What can be done? An affirmation of this core strength and a gentle visiting to those places in ourselves is required.  As is seen in the following article, when a corporate (western) approach is taken to encourage people to learn meditation or yoga (Is Mindfulness Making Us Sick?), 
unexpected and un-desirous results ensue.  It's an attempt to go from the (totally unprepared) outside to the In.  As the article points out, the In resists.  It puts up all sorts of resistance because it's a violent attempt (from its perspective) at awakening parts of ourselves that have had little activity.   This would be akin to sprinting a mile when you've been on the couch for a month.  So all the ego-survival mechanisms pull out the stops and what we get is a lot of disturbing body memories buried in a vault in ourselves.  It is a violence of sorts and because of the often insistent approach, not rooted in kindness but force.  A gentle, curious interest needs to be cultivated first.  In this state, knocking on that door might yield a gradual opening (if there is no agenda).  Everything in its own time.


The western approach (cognitive, analytical, systematic, efficient, rational) in a basically eastern method is not possible.  We have to lend ourselves to our more innate eastern capacities.  The creative, the metaphysical, the sensory-based--- all inherent in the human organism.  This is an intelligence of a totally different order.  It is wise when transversing on foreign soil, to be attentive, curious and humble in one's approach.  Temperance.
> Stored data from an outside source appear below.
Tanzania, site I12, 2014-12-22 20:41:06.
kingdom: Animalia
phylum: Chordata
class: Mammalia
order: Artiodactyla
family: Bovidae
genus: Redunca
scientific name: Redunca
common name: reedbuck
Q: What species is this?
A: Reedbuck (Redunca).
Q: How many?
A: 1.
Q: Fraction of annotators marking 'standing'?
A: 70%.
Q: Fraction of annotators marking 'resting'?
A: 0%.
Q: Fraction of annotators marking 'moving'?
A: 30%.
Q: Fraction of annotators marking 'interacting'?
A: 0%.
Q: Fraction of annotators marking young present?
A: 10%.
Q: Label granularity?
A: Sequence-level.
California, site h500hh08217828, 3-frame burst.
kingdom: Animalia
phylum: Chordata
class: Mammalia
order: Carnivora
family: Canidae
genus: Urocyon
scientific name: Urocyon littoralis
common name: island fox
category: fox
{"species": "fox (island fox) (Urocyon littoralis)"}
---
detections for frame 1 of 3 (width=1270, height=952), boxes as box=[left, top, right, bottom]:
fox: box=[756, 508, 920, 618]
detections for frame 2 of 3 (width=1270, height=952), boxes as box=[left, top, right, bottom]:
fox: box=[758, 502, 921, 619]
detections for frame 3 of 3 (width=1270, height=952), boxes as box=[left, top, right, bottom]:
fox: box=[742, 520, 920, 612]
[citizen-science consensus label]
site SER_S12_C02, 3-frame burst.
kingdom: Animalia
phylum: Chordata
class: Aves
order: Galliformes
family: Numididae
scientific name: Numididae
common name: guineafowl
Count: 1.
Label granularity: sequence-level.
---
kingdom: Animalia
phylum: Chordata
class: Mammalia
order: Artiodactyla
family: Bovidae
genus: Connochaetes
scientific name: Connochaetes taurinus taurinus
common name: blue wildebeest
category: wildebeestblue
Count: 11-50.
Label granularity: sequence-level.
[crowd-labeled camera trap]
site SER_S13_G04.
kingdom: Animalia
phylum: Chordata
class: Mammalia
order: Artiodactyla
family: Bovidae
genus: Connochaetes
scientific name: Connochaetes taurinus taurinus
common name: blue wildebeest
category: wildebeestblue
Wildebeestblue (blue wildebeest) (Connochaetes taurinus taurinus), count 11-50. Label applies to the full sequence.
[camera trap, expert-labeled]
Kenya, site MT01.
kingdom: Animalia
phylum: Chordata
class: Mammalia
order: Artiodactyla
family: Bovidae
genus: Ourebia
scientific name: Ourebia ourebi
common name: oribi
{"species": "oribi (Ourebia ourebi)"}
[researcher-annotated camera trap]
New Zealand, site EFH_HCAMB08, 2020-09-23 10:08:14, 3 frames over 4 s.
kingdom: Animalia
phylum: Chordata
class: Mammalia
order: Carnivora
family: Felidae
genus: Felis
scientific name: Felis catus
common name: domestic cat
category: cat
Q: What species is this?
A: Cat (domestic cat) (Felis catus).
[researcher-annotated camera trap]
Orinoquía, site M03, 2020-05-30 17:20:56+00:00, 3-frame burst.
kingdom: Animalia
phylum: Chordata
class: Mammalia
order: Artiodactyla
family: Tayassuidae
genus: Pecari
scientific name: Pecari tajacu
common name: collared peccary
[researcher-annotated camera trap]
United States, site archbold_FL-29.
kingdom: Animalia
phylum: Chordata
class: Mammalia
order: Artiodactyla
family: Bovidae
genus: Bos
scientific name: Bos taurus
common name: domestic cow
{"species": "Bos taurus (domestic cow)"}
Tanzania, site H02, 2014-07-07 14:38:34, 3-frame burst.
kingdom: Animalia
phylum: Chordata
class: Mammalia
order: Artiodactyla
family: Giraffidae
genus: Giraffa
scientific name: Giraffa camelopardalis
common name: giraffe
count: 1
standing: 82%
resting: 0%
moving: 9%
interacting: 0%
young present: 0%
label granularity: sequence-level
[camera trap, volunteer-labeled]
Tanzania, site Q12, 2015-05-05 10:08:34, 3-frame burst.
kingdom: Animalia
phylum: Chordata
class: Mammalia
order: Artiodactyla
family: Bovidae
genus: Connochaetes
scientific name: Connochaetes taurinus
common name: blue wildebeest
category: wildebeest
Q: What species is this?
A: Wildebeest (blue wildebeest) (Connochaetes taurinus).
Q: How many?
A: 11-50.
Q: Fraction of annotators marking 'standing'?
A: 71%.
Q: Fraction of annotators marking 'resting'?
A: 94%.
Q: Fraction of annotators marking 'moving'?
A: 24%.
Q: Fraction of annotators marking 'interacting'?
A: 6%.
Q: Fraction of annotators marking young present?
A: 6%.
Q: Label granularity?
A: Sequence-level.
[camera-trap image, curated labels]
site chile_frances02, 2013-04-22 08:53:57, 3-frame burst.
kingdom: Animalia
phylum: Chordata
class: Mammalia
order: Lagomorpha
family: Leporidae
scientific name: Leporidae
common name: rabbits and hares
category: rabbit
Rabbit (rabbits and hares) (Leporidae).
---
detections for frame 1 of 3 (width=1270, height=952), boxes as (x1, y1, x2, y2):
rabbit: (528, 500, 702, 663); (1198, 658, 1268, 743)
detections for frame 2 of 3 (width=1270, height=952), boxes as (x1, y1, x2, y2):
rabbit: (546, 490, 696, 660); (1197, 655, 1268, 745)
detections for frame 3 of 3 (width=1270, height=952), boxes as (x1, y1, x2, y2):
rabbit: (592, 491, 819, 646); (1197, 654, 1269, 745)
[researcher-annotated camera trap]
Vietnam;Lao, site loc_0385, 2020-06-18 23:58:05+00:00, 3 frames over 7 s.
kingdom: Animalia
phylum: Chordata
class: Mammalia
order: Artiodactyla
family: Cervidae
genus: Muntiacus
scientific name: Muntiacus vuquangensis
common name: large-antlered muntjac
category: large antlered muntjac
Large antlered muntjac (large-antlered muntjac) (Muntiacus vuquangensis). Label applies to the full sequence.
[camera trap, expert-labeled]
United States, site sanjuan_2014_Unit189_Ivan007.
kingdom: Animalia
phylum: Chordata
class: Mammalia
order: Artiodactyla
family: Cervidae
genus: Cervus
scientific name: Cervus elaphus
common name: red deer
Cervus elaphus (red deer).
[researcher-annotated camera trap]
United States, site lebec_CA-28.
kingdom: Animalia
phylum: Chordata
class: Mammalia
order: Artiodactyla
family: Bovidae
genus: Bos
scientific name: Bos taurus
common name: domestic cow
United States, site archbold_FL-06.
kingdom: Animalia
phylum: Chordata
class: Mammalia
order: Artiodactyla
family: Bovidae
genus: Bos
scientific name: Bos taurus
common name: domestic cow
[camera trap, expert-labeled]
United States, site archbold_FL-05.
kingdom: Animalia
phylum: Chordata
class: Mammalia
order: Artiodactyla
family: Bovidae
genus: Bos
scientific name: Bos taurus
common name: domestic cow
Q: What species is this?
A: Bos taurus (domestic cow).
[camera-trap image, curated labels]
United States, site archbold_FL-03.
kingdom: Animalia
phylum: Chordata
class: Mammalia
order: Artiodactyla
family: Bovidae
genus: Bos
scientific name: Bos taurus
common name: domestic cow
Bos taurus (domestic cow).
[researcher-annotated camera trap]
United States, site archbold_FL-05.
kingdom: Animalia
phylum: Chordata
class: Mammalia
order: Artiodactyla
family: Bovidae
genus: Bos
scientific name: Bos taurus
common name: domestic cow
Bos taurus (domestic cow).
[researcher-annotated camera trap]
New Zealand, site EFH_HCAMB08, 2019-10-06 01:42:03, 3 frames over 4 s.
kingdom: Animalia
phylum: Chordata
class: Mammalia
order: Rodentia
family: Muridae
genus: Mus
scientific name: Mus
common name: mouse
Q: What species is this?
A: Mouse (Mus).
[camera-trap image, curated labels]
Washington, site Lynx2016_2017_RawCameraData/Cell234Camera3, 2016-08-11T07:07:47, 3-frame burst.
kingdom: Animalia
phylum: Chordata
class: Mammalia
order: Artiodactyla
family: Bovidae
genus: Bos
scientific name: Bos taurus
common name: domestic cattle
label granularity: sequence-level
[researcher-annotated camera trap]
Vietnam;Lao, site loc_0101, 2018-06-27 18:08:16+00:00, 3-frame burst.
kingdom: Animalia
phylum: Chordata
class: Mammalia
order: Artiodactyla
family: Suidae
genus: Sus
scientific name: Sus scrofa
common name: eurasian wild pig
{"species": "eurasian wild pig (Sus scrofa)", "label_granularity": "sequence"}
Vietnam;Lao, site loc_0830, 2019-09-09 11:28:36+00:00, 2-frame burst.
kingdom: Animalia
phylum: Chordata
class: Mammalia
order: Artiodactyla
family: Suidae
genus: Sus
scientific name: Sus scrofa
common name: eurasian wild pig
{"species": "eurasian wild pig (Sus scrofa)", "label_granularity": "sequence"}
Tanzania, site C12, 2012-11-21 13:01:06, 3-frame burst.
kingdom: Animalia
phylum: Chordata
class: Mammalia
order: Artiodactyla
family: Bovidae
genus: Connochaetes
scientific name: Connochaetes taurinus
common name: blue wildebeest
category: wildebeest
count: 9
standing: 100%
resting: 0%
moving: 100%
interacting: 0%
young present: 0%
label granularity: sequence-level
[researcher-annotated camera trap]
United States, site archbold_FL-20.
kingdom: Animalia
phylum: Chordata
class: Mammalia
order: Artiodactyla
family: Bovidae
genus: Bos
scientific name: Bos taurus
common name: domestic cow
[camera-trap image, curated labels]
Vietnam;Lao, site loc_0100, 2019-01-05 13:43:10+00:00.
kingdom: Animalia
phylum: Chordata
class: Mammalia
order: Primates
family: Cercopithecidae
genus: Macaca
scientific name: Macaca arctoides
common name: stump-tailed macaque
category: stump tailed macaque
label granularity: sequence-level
Rome wasn't built in a day, or in a weekend meditation workshop.

Know Thyself.  Know your (present) limitations.  Feel what is keen inside.  If the door is not opening, it has its (good) reasons.  Respect this.  It is just for the present.  Bring a humility and care to all of yourself and your endeavors.  Ask for help.  Be discerning in whom you trust with your Depth.  Is it a hierarchical arrangement? If the relationship is less a mutuality and more a "I know more than you, I will teach you about you/what you should know", be careful (run for the hills).  A healing is always a state of self-empowerment (as messy and non-sensical as it sometimes may be).  A healing and healer finds you when you're ready, you don't have to go looking for it/them; you just have to be available, in a state of receptivity.  Receptivity blossoms when there is a nonjudgmental interest and an authentic curiosity.  With self-empathy and joy, start to experience aspects of yourself outside the box.  Anxiety will be less overwhelming and more manageable.